• **Extract to read**
-*-

As to Native Americans, did they ever? I assumed it originated from some old cowboy and Indians movie dialogue. But the Chinese origin sounds reasonable.
The expression was fadishly popular in the early 1960s, and perhaps in the late 1950s as a Beatnik expression. 
It was already fading into obscurity when Woody Allen ridiculed the expression in his 1973 movie "Sleeper." After that came out, NOBODY used "Long time no see" anymore in the U.S. I have not heard it used in Canada. And I checked with a Brit, and she agreed that "Sleeper" killed it there, too. 
But the expression is still popular with non-native English speakers, especially in Asia, perhaps because the English curriculum is based on what someone learned in the 1960s, or perhaps because of a Chinese origin. 
Either way, do not use this expression in the West, unless you want to sound like an idiot.
Hearing it makes me cringe.


----------



## Tim~!

explat said:


> No, native English speakers DO NOT use this expression.


So, what part of people already having said that they (native speakers of English) use the expression did you not understand?  I'm not at all concerned that you spoke to a single Brit about the subject; individuals in this thread have already shown her comment to you to be inaccurate.

I've heard it used dozens of times.  I've probably used it dozens of times myself.  I've heard people of all sorts of background greet others and me with it.

*You* may not like it, *you* may consider it corny, but that's no justification whatsoever for contradicting others and answering the question with a blatantly false answer.


----------



## gasman

Tim is absolutely correct. It is an expression in used frequently in everyday speech, and I have not noticed any signs of it disappearing from use.


----------



## panjandrum

Let's do a summary then.

*Native users of this expression said:*
- used all the time (US)
- used constantly (US)
- we keep hearing them (US)
- a lot of people use it where I come from (South Australia)
-  It's not uncommon, but perhaps getting a little old-fashioned nowadays (UK)
-  This is a common expression (UK native, Brussels)
- I do use is (UK native, Madrid)
- I use it al the time (Canadian native, Valencia)
- I use this expression, it is fairly common in the Northeast. (US)
-  I've heard it used dozens of times. (UK)
- It is an expression in used frequently in everyday speech (Canada)

*Native non-user of this expression said:*
- No, native English speakers DO NOT use this expression. (Native, location undefined)

That's fair enough - explat is entitled to his view.
Makes me wonder, though, if he's so against this expression, why he searched for it ...


----------



## Aimee J.

-*-

[Stored data entries]
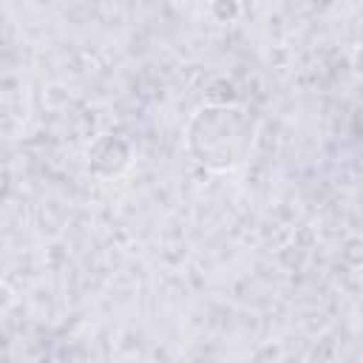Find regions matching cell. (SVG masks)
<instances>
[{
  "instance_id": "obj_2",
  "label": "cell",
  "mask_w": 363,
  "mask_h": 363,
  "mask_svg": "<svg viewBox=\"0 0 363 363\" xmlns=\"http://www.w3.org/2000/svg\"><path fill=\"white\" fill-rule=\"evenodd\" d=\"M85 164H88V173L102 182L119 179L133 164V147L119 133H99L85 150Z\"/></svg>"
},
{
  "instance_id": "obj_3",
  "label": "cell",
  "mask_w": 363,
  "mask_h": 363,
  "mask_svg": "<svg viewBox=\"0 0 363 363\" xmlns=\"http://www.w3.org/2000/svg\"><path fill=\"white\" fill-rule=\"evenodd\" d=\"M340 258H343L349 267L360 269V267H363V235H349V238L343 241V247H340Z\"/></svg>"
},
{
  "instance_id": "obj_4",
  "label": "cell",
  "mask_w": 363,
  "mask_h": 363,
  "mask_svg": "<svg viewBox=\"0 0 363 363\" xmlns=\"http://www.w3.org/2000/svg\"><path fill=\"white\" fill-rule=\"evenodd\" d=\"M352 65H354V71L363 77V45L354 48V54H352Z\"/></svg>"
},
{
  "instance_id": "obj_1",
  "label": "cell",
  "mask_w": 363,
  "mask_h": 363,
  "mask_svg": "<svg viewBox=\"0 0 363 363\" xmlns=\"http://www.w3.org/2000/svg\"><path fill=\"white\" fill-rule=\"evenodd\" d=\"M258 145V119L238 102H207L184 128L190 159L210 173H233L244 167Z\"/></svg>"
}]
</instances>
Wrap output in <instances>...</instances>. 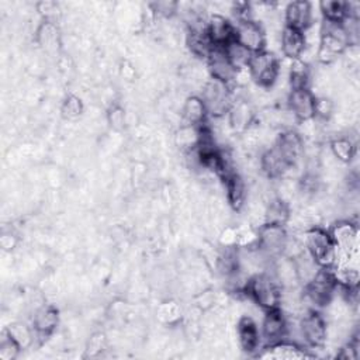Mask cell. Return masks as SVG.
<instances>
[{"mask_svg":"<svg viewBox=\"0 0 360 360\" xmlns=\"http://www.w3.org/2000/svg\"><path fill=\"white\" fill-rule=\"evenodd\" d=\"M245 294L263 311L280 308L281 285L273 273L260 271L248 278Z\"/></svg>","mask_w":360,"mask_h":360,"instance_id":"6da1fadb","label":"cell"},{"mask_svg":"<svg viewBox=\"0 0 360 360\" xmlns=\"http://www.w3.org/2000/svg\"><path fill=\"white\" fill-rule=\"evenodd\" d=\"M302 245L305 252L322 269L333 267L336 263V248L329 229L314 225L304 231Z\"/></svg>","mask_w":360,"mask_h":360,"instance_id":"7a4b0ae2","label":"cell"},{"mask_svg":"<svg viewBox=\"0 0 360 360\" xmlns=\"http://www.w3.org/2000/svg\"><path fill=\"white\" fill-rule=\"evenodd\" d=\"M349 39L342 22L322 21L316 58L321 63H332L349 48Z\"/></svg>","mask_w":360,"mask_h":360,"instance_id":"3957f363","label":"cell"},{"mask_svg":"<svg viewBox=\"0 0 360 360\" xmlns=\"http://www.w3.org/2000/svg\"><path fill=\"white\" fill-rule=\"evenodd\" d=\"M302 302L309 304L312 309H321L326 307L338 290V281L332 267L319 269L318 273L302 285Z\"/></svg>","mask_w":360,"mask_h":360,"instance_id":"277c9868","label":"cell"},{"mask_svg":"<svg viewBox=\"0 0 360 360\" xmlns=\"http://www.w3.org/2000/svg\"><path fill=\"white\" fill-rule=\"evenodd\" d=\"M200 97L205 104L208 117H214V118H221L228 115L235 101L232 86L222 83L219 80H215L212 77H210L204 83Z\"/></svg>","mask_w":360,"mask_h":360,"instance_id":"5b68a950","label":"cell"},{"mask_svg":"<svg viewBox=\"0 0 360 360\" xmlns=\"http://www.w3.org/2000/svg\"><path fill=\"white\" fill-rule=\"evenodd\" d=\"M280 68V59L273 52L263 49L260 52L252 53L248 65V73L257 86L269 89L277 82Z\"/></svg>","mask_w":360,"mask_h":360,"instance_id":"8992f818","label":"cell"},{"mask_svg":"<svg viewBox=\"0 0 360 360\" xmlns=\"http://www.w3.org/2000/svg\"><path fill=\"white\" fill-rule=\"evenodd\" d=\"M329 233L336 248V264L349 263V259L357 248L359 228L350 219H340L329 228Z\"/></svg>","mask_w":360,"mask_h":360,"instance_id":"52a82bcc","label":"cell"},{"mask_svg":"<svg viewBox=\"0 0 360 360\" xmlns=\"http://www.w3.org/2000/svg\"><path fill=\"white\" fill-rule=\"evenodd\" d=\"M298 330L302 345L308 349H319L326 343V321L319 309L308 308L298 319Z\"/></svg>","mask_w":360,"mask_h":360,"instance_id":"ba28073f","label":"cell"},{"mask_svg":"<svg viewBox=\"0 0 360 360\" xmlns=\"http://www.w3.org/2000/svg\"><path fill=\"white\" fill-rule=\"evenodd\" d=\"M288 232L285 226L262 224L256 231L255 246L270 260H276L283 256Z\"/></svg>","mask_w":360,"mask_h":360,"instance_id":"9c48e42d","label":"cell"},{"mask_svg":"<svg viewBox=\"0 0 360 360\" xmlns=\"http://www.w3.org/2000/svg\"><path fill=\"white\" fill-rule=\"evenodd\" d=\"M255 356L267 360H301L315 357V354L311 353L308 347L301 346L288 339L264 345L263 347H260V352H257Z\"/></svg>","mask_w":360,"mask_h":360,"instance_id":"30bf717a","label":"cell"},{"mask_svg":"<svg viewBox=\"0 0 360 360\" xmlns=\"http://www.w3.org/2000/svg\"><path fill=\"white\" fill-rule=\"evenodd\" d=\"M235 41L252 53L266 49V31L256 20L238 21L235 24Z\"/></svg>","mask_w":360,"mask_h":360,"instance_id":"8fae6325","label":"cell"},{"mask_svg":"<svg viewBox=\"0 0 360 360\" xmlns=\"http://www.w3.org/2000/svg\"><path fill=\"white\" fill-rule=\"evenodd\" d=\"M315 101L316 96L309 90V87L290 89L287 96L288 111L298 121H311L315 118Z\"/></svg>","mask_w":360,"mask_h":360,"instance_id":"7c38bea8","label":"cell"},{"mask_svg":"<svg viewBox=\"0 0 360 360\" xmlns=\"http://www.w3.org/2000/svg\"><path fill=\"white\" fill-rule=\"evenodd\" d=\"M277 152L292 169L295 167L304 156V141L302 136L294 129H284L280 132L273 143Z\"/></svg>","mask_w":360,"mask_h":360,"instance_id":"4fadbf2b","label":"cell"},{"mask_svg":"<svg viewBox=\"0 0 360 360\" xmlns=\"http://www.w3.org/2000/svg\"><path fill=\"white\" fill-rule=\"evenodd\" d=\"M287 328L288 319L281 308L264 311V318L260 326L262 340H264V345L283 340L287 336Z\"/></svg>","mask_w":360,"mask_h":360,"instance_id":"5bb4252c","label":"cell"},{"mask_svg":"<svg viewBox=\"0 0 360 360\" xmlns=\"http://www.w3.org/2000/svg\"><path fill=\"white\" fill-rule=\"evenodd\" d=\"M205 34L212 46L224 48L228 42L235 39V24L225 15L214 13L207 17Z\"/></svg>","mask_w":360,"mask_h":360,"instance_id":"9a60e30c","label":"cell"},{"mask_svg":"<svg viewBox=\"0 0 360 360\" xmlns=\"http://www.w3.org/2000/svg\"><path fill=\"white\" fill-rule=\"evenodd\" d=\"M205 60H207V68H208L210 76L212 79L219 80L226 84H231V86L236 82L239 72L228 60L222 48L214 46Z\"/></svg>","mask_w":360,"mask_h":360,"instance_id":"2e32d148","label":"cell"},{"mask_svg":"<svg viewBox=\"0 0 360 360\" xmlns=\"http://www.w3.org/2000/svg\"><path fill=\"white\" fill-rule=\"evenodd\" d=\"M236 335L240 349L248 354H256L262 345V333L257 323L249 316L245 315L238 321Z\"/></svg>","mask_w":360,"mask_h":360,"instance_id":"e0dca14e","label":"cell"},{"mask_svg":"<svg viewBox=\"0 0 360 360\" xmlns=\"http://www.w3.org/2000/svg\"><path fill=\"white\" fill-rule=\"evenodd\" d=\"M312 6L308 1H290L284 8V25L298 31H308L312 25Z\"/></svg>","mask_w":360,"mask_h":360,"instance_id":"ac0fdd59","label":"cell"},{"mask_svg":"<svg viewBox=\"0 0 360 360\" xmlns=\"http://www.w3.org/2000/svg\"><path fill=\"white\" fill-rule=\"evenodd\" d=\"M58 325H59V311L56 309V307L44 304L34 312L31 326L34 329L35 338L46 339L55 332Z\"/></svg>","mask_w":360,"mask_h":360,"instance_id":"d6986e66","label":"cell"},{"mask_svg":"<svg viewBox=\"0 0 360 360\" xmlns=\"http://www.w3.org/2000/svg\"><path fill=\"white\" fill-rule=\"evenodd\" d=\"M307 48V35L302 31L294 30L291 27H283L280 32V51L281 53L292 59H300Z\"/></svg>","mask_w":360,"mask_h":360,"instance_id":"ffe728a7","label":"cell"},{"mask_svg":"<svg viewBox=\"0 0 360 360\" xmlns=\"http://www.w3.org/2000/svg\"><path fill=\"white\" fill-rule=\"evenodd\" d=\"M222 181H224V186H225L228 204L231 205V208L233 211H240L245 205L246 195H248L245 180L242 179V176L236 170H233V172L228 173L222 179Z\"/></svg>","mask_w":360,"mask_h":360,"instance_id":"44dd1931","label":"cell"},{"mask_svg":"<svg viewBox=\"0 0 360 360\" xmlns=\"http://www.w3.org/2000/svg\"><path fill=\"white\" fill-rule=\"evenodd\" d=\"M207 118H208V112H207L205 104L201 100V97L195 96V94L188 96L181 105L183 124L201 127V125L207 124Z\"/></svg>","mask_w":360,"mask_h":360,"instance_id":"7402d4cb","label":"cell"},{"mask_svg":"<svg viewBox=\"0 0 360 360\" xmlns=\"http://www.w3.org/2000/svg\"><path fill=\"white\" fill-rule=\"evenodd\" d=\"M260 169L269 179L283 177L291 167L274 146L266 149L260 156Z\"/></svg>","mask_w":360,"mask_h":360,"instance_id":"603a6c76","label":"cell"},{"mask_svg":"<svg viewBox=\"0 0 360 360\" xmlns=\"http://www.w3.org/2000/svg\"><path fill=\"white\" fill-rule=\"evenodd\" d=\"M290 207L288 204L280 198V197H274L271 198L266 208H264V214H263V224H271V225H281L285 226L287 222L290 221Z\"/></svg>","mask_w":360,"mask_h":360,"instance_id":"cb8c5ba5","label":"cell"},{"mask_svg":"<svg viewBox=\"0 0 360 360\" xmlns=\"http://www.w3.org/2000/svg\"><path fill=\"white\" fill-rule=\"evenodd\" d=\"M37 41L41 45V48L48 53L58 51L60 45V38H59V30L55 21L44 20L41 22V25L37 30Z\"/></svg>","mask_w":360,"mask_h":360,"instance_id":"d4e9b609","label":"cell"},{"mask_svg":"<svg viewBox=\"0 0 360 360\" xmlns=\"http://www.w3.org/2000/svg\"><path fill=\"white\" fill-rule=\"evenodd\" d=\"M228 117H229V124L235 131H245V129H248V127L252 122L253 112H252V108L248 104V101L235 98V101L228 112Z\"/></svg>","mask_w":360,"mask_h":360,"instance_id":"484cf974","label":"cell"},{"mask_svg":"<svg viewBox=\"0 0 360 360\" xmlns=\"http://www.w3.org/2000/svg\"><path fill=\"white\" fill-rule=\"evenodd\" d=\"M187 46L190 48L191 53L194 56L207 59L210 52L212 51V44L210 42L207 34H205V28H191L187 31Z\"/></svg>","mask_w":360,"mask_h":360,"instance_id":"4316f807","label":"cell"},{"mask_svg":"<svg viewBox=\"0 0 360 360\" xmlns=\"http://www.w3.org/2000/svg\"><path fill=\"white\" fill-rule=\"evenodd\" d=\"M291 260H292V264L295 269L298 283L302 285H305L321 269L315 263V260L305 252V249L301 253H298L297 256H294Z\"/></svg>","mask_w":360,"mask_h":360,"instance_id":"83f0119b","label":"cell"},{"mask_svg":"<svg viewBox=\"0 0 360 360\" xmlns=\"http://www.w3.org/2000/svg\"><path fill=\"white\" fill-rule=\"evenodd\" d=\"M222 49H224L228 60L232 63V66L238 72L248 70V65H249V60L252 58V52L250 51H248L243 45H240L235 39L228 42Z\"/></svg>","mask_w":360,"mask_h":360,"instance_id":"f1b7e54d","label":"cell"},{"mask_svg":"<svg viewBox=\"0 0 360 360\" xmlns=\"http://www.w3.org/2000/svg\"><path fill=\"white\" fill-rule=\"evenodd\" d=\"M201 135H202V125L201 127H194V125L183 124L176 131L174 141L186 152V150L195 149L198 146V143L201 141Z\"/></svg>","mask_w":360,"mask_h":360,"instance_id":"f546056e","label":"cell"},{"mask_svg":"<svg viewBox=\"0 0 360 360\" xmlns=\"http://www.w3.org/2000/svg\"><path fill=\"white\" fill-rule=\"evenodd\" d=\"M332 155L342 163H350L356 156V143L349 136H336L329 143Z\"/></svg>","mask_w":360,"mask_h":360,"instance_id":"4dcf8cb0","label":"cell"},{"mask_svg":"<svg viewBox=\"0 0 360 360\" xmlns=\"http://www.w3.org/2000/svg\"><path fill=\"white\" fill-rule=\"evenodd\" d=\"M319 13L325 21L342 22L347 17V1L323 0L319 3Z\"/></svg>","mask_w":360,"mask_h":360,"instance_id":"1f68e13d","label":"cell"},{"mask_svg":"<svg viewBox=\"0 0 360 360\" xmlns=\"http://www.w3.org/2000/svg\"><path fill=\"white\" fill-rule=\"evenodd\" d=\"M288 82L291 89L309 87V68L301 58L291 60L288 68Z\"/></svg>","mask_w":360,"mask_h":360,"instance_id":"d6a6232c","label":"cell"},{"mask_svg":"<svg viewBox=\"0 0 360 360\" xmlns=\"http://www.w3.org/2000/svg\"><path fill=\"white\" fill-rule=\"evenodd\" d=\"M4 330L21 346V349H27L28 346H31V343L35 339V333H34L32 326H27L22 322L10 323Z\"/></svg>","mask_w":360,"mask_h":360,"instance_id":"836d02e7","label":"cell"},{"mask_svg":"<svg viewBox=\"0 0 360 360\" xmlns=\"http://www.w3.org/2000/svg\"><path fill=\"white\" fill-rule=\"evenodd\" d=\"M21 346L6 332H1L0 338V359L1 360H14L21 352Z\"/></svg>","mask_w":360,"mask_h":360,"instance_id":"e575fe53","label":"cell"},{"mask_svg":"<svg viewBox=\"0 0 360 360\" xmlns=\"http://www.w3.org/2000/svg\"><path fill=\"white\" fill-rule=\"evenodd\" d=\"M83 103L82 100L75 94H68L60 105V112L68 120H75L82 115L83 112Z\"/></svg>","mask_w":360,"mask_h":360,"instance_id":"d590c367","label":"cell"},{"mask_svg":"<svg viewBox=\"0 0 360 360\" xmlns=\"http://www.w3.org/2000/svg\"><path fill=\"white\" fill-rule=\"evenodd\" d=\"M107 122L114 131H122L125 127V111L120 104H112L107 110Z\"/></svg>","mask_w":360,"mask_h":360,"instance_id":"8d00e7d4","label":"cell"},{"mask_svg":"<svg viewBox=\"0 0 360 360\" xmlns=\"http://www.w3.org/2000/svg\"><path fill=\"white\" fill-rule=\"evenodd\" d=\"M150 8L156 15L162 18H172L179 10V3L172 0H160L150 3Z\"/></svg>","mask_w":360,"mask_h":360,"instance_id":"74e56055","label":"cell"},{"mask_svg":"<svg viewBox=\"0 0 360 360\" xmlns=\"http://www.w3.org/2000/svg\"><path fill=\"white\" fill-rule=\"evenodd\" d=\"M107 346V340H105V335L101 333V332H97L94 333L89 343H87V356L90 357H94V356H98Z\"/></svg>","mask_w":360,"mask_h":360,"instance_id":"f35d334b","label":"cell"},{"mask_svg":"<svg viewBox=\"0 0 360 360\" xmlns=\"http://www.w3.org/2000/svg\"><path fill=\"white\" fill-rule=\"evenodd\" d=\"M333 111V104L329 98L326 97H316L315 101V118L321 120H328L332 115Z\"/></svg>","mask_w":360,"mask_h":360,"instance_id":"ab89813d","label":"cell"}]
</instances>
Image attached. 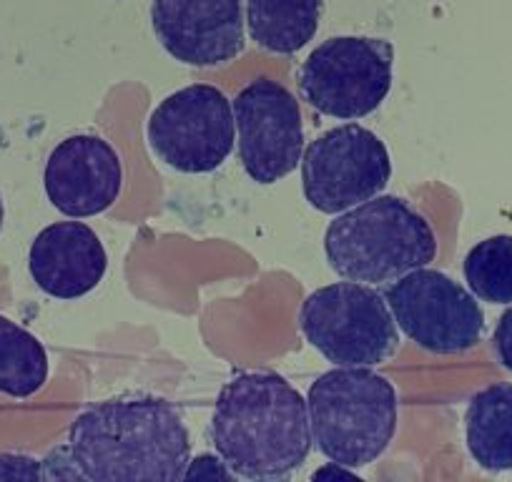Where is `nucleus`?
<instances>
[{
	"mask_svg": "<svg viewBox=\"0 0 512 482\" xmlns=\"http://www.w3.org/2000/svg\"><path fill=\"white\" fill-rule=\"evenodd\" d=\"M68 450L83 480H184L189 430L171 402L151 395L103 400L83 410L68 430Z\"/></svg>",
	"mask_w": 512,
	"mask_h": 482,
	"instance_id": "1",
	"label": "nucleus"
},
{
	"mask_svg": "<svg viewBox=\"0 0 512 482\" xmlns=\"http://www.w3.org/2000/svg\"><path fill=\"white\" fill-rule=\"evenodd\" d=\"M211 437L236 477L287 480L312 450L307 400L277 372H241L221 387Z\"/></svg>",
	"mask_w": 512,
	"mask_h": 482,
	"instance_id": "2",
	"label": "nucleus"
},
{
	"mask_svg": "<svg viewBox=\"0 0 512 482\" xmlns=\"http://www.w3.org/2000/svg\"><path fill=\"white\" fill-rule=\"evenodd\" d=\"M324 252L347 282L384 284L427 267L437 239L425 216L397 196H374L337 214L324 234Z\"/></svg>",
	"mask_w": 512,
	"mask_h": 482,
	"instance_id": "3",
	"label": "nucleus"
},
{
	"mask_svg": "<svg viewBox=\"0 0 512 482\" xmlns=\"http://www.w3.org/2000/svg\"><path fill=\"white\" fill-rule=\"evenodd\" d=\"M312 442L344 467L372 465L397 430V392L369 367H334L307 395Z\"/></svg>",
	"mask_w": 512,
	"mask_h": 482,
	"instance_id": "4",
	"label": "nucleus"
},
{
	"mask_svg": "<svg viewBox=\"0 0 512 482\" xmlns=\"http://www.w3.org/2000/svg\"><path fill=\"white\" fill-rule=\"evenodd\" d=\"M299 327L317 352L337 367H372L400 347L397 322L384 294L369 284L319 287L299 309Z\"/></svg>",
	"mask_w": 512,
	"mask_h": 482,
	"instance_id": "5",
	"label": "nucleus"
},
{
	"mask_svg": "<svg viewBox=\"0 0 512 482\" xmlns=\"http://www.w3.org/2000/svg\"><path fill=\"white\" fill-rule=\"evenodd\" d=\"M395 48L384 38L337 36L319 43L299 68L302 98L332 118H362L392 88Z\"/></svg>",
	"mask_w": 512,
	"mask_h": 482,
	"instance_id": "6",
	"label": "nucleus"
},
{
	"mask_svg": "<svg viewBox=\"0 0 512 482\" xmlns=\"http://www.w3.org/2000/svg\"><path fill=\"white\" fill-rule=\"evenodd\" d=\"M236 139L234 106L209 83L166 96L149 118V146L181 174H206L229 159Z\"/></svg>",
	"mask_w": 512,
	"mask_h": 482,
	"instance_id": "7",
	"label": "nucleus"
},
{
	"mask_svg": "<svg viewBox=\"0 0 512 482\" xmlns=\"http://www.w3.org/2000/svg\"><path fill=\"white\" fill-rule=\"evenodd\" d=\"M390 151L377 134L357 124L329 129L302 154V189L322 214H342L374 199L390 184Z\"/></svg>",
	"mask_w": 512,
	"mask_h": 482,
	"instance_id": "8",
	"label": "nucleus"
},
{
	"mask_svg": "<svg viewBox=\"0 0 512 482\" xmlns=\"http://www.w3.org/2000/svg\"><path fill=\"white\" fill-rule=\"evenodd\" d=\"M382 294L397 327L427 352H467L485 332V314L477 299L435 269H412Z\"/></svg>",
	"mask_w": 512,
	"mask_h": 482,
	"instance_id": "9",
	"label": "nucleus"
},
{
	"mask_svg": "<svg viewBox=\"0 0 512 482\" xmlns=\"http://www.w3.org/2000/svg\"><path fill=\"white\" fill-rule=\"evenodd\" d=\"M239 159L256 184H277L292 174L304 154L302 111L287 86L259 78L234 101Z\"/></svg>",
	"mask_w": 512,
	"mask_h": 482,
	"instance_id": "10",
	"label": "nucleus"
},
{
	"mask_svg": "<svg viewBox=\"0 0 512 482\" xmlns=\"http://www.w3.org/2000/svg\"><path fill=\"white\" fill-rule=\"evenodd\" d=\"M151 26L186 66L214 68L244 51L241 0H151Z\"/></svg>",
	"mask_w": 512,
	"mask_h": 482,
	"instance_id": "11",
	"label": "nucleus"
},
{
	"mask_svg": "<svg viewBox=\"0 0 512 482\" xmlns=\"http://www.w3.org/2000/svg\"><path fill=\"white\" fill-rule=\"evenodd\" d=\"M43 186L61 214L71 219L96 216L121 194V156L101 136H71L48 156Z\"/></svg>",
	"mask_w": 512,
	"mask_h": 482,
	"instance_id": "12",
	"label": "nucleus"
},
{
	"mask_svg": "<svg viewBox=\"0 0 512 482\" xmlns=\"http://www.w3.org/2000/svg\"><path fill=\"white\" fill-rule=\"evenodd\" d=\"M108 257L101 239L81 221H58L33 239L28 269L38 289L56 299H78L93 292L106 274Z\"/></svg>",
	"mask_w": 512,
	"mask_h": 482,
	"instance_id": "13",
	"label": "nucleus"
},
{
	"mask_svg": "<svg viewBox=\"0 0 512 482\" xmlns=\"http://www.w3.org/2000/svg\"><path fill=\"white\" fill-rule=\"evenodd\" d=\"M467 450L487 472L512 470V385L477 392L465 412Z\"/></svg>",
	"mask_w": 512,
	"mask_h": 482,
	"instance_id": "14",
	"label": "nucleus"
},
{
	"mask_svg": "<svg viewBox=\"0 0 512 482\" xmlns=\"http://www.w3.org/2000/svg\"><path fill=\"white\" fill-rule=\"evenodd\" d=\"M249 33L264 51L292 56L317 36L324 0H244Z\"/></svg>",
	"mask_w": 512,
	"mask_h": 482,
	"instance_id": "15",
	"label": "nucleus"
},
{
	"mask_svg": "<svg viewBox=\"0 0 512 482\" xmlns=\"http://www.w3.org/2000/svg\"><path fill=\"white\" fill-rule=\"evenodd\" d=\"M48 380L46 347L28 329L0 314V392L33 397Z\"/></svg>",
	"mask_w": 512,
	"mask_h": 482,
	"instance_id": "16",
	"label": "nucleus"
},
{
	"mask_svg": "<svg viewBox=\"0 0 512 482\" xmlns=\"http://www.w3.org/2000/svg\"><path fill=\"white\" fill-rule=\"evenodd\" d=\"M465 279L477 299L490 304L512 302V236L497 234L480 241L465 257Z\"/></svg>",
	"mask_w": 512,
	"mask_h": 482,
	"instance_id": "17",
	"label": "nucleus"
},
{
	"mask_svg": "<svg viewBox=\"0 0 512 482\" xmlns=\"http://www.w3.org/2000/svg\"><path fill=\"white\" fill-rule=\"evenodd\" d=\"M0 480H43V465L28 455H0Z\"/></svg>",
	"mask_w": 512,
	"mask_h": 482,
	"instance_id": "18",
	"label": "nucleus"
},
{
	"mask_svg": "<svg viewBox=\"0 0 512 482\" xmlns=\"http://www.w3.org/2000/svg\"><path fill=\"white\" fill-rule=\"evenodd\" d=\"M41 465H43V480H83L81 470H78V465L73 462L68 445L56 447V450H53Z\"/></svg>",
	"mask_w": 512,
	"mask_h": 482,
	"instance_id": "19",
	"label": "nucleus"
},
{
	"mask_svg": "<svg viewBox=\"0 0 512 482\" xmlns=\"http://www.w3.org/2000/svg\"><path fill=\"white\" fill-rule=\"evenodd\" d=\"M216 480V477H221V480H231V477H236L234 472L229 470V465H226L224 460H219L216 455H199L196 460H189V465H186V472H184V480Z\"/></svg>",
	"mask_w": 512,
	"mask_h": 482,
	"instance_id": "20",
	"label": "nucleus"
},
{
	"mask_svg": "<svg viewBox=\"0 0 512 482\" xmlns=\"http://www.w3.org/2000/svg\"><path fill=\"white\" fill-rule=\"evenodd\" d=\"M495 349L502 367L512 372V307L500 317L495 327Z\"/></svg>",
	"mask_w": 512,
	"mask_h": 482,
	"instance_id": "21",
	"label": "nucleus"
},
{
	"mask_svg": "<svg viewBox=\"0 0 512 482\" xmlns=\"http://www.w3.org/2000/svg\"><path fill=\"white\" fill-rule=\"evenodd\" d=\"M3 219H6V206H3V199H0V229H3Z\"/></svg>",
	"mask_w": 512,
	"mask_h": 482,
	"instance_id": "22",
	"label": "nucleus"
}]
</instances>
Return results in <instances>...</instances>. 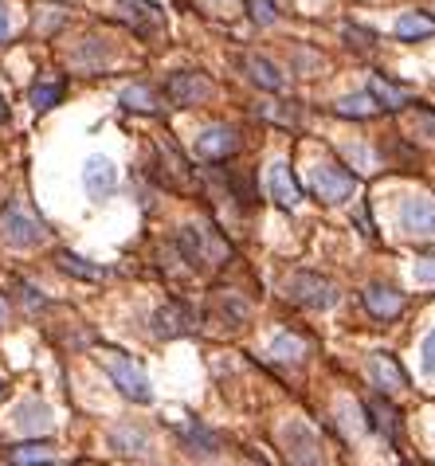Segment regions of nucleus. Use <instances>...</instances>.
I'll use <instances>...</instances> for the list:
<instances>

-*-

• **Challenges**
**1.** Reproduce the forum thread about "Long time no see" word for word, everything from "- we keep hearing" down to "(Native, location undefined)".
**2.** Write out the listing exactly, everything from its start down to the line containing "164H88V173L102 182L119 179L133", and leave the pictures out.
The listing has no connection to the forum thread about "Long time no see."

• **Worked solutions**
**1.**
- we keep hearing them (US)
- a lot of people use it where I come from (South Australia)
-  It's not uncommon, but perhaps getting a little old-fashioned nowadays (UK)
-  This is a common expression (UK native, Brussels)
- I do use is (UK native, Madrid)
- I use it al the time (Canadian native, Valencia)
- I use this expression, it is fairly common in the Northeast. (US)
-  I've heard it used dozens of times. (UK)
- It is an expression in used frequently in everyday speech (Canada)

*Native non-user of this expression said:*
- No, native English speakers DO NOT use this expression. (Native, location undefined)

**2.**
Find regions matching cell. (SVG masks)
<instances>
[{
  "instance_id": "obj_2",
  "label": "cell",
  "mask_w": 363,
  "mask_h": 363,
  "mask_svg": "<svg viewBox=\"0 0 363 363\" xmlns=\"http://www.w3.org/2000/svg\"><path fill=\"white\" fill-rule=\"evenodd\" d=\"M85 164H88V173L102 182L119 179L133 164V147L119 133H99L85 150Z\"/></svg>"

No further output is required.